# Figma turns its design canvas into a coding environment at Config 2026

> Source: <https://startupfortune.com/figma-turns-its-design-canvas-into-a-coding-environment-at-config-2026/>
> Published: 2026-06-24 17:14:17+00:00

*Figma's Config 2026 announcements collapse the design-to-engineering handoff into a single canvas, putting the company in direct competition with AI coding tools like Cursor and Replit.*

For years, the handoff between designer and developer has been one of the most reliably painful parts of shipping software. A designer finishes a mockup in Figma, exports assets, writes a spec, and hands it to an engineer who then rebuilds it from scratch in code, guessing at spacing, reinterpreting intent, and inevitably producing something slightly wrong. That friction costs product teams weeks per cycle, and every startup that has ever tried to move fast has felt it. At Config 2026 in San Francisco this week, Figma moved to end that pattern entirely.
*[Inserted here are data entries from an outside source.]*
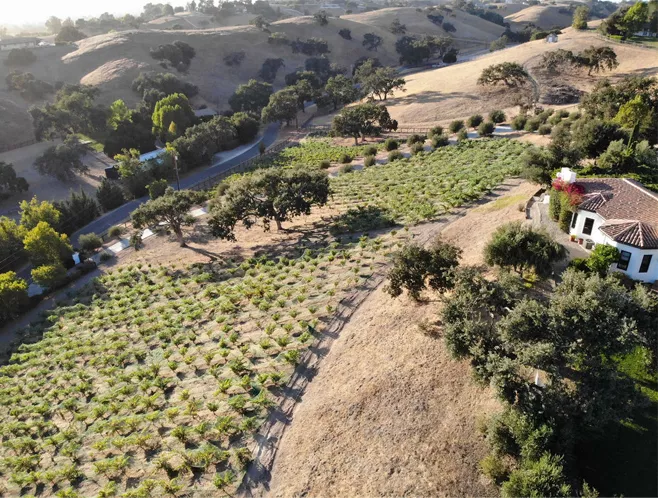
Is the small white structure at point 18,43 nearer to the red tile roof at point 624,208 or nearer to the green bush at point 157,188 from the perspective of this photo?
the green bush at point 157,188

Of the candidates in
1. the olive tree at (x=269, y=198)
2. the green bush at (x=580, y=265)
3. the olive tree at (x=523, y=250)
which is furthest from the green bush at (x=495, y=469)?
the olive tree at (x=269, y=198)

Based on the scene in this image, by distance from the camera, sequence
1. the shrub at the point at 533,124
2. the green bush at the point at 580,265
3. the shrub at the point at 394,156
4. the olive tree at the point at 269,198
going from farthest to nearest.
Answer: the shrub at the point at 394,156
the shrub at the point at 533,124
the olive tree at the point at 269,198
the green bush at the point at 580,265

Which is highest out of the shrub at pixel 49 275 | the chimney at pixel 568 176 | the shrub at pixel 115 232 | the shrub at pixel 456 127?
the chimney at pixel 568 176

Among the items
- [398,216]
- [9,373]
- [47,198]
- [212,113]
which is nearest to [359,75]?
[212,113]

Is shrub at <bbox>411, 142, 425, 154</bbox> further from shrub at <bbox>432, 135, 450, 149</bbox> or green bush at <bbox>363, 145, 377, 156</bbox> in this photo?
green bush at <bbox>363, 145, 377, 156</bbox>

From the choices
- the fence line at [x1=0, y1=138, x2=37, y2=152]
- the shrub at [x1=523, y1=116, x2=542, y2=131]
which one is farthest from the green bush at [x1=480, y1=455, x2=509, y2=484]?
the fence line at [x1=0, y1=138, x2=37, y2=152]

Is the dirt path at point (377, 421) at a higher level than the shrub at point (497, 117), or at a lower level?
higher

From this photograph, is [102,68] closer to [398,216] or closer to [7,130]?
[7,130]
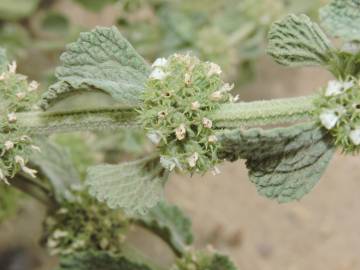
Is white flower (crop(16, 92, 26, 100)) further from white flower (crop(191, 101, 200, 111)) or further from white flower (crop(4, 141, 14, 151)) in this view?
white flower (crop(191, 101, 200, 111))

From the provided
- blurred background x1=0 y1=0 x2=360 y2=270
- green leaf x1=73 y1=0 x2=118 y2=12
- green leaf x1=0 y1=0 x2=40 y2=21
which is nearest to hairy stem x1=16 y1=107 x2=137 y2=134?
blurred background x1=0 y1=0 x2=360 y2=270

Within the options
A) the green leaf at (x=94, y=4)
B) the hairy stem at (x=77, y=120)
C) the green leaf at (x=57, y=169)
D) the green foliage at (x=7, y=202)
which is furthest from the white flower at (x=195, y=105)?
the green leaf at (x=94, y=4)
The headline feature is Code Layers, and it's the sharpest signal yet of where Figma wants to go. Designers can now clone a GitHub repo and surface design-to-code flows directly on the canvas, without needing production-quality assets first. From a code layer, you can drag out editable design elements, adjust them visually, and convert them back to code. Figma Make, the companion system, goes further: connect it to your local codebase, describe a change in natural language, and an AI coding agent makes the corresponding code edits, then opens a pull request, all without touching a terminal. That's not a design handoff tool. That's a development environment with a design interface on top.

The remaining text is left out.